The reason? The obvious reason, and I think this is the true reason too, is that domestic cats often don’t have enough to do. They are looked after. Food is provided. They often lack challenges. Certainly most full-time indoor cats live lives that are often severely supressed. This is why they often become obese. Eating too much is the flipside of this problem.
Their instincts kick in sometimes. Perhaps it is a survival instinct as being inactive goes against fitness and mental health so the brain tells the cat to be active.
And there is a natural, instinctive desire to hunt and be stimulated by the hunt. Without this outlet domestic cats, confined to the home, suddenly burst into frantic activity doing nothing and achieving nothing but burning off energy.
They run around apparently pointlessly. It is amusing to human bystanders. It is not pointless. The cat is releasing energy in a pseudo-hunting activity. It is as close as she’ll get to it when there is no prey to catch.
The way to stop it, if you want to, is to play a lot with your cat. This is rarely done if we are brutally honest. But I’d say that the zoomies are a symptom of human failure in the cat domestication process.
Wild cats don’t do the zoomies. Indoor/outdoor cats probably hardly ever do the zoomies. It is those poor devils stuck in the home who do it.
I am not criticising owners of full-time indoor cats. I fully understand and agree the reasons. The zoomies are a symptom of the failure of the entire process of the domestication of the cat. Big words, but it is a very minor issue in the grand scheme of things.
P.S. My cat is an indoor/outdoor cat. He has never done the zoomies. Not all cats do it even those who are full-time indoors. Once again it is down to personality. At a guess I’d say that no more than 25% of all domestic cats do them. Although personality dictates whether a cat does them, the underlying reason is the environment given to them by humans.
Cat play can dissipate the desire for the zoomies
Some articles on the topic of cat play:
Jackson Galaxy has some nice observation on the feline zoomies. He does not refer to this phenomenon as ‘zoomies’ but ‘the energetic balloon’. He writes in his book, Total Cat Mojo, that when cats sleep they are collecting energy. “They are in essence energetic balloons….The Raw Cat awakens and needs to hunt”.

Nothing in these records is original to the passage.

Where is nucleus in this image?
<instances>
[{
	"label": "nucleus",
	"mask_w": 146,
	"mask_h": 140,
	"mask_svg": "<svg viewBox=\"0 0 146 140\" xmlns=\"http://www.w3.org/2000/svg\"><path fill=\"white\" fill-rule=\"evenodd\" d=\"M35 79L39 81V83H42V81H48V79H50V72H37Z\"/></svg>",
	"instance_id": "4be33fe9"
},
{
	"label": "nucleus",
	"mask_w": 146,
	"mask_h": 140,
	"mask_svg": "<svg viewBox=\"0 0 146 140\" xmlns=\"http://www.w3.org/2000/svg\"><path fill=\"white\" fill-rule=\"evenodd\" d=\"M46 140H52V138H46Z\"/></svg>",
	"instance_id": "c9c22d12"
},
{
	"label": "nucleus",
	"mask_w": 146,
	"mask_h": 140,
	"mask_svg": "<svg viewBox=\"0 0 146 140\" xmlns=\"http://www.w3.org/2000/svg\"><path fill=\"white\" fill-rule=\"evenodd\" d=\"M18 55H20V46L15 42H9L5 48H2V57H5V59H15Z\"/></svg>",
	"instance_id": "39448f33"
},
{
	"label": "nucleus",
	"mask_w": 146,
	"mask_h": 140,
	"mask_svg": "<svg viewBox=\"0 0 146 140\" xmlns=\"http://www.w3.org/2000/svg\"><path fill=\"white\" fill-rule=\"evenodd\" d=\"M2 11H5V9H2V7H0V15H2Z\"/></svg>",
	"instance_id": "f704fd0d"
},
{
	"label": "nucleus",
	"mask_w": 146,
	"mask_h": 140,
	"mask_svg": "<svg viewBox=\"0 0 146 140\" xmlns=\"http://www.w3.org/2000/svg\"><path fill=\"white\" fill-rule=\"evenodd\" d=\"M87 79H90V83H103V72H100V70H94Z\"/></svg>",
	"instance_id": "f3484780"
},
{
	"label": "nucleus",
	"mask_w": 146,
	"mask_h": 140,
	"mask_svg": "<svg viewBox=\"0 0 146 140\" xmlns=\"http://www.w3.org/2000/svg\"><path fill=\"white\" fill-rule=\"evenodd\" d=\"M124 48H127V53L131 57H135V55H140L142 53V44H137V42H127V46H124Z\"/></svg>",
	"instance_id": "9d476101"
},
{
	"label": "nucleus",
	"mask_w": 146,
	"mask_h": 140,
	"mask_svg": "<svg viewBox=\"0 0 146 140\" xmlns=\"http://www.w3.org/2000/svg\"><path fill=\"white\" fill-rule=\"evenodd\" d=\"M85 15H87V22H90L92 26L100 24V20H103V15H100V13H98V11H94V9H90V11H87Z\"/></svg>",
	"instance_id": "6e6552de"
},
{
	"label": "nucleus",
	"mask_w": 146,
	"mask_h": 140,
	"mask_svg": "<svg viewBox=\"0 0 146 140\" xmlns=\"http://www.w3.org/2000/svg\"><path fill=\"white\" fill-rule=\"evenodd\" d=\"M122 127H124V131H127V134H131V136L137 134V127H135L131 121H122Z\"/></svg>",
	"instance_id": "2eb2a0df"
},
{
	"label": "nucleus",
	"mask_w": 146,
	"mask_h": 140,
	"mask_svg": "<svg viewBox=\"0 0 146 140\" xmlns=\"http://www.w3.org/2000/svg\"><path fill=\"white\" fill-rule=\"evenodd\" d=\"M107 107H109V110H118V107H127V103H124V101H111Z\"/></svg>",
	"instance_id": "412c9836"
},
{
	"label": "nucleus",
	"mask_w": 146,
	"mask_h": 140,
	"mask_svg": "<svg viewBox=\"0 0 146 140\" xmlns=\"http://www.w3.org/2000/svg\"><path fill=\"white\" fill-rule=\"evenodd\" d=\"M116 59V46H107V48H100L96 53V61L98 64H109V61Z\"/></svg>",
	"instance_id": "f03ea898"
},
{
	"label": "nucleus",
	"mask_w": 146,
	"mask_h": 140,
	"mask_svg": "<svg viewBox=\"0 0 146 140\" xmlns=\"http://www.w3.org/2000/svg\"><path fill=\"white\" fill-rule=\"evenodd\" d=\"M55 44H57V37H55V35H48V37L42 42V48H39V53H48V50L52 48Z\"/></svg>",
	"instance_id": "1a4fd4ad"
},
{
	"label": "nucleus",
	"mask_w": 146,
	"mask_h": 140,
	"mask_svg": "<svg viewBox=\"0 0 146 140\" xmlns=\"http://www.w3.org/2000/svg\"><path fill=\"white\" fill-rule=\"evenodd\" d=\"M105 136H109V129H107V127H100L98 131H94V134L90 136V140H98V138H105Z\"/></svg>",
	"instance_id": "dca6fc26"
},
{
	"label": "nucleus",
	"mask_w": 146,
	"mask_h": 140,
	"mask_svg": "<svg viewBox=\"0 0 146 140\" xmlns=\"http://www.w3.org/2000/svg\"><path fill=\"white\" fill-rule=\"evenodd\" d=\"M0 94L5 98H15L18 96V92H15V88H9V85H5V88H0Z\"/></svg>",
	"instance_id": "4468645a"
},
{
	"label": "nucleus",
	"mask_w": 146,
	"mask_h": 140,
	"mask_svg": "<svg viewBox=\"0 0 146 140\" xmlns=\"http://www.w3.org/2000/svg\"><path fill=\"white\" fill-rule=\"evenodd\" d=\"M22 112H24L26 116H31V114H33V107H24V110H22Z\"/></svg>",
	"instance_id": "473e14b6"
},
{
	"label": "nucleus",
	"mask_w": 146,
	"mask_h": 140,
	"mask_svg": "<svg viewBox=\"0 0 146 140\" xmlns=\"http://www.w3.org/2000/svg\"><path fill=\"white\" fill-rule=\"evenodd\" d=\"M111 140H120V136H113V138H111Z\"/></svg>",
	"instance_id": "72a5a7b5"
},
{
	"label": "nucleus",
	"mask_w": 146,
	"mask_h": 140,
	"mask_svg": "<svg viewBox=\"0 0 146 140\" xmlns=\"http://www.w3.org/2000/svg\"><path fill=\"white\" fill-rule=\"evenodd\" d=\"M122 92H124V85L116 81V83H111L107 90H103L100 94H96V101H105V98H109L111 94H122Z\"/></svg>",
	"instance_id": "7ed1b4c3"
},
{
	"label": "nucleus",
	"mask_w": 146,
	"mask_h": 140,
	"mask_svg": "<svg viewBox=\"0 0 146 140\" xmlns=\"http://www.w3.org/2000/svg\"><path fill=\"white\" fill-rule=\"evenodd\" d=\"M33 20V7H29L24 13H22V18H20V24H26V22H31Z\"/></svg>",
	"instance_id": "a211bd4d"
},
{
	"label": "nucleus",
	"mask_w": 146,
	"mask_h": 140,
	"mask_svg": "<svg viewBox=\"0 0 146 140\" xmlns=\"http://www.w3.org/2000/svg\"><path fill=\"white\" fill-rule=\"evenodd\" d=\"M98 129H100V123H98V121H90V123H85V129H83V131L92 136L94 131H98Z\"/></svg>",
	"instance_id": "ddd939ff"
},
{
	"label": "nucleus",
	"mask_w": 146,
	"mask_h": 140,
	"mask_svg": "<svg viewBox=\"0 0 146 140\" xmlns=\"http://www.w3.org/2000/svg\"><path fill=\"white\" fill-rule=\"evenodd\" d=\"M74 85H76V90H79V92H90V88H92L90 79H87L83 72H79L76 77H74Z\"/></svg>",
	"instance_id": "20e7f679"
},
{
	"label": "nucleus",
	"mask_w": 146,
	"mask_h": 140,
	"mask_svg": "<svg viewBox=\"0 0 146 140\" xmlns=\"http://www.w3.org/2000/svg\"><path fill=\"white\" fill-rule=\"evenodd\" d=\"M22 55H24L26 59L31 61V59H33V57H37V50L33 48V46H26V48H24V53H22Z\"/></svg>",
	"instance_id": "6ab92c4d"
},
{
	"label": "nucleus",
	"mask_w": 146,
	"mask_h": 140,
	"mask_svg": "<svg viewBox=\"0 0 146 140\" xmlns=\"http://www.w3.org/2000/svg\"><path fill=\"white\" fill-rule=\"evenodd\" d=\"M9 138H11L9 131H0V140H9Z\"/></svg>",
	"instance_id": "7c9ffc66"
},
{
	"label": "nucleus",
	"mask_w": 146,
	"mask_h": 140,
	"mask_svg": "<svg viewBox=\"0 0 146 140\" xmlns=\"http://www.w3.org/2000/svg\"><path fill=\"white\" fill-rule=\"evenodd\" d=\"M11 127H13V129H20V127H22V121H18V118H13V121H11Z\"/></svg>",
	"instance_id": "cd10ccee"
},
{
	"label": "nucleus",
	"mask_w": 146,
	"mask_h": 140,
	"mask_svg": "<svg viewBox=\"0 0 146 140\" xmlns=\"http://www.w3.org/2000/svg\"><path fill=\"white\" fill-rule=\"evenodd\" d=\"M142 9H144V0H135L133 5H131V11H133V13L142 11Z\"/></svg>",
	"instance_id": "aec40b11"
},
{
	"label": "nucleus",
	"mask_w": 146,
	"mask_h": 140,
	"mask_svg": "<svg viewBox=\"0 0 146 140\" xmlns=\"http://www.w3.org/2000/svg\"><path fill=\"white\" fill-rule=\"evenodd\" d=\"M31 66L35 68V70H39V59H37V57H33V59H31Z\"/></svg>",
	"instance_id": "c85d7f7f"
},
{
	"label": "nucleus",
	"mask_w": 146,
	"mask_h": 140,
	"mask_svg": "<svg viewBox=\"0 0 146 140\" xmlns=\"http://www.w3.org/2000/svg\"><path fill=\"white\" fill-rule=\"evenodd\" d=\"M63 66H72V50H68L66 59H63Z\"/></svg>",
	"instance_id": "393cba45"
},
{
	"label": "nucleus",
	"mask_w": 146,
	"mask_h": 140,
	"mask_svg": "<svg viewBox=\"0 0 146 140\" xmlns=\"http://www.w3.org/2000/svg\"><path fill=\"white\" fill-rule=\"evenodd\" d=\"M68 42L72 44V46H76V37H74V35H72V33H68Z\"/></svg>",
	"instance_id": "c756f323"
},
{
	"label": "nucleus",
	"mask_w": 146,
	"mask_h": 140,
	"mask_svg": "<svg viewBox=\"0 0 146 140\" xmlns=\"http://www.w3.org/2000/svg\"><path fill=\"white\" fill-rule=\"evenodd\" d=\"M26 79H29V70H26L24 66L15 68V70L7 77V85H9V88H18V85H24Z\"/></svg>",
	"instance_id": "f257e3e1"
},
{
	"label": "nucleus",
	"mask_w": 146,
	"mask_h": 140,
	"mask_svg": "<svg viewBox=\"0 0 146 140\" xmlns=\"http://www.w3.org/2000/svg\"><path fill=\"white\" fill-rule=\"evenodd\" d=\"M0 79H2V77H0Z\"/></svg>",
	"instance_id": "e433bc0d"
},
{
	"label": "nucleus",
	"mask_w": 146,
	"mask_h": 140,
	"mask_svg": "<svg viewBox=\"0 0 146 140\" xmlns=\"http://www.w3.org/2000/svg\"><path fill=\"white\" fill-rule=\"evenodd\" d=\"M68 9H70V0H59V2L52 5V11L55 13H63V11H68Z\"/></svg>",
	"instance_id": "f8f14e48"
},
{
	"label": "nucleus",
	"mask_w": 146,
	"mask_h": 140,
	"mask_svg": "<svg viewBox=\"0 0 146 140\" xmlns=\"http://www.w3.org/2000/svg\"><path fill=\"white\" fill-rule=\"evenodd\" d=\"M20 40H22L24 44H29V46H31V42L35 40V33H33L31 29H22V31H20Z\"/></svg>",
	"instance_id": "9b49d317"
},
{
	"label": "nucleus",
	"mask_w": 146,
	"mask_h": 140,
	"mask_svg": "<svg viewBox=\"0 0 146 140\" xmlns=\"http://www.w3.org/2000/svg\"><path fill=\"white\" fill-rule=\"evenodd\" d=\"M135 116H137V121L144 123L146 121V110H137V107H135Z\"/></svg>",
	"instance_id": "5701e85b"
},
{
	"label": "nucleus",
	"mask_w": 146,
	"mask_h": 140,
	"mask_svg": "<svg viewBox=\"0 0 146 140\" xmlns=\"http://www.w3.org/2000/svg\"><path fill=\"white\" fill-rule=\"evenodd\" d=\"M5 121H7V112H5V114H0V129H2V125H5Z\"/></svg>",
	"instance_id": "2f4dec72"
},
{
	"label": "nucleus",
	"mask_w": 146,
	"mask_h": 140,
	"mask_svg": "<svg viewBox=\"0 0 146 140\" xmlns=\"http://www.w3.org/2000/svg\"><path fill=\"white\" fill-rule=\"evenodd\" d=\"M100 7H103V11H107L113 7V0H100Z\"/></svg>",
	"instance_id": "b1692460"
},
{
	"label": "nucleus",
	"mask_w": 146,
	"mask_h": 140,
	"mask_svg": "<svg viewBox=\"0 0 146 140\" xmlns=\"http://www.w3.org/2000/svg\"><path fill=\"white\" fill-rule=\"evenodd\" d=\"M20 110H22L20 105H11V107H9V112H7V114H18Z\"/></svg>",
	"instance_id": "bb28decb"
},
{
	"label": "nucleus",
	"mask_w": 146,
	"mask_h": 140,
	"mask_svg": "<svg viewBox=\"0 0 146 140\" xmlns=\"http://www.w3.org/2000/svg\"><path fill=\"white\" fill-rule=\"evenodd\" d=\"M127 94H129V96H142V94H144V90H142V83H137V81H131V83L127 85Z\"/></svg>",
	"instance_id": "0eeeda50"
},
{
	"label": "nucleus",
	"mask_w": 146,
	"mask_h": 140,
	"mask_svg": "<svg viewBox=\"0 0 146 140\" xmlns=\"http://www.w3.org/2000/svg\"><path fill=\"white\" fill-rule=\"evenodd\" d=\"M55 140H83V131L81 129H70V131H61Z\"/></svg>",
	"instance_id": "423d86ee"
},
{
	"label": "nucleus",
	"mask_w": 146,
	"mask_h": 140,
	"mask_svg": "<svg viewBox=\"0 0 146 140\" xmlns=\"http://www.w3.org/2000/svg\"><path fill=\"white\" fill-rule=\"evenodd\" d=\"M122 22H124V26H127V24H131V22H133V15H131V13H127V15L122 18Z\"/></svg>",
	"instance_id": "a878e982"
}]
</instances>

When we interact with our cats we are “either putting energy in, filling the balloon, or taking energy out, opening the safety valve”.
Cat caretakers need to release some of the energy which has built up. I would say that the cat, herself, sometimes releases it through the zoomies. The owner can do it with play. And it should be structured play. Galaxy takes cat play very seriously. It is the major substitute for the major aspect of a cat’s life: hunting.
Petting a cat during the time when the energetic balloon is full can stimulate the cat to become aggressive if the petting is too stimulating. It is one of those times when the cat is more sensitive to inadvertent over-stimulation.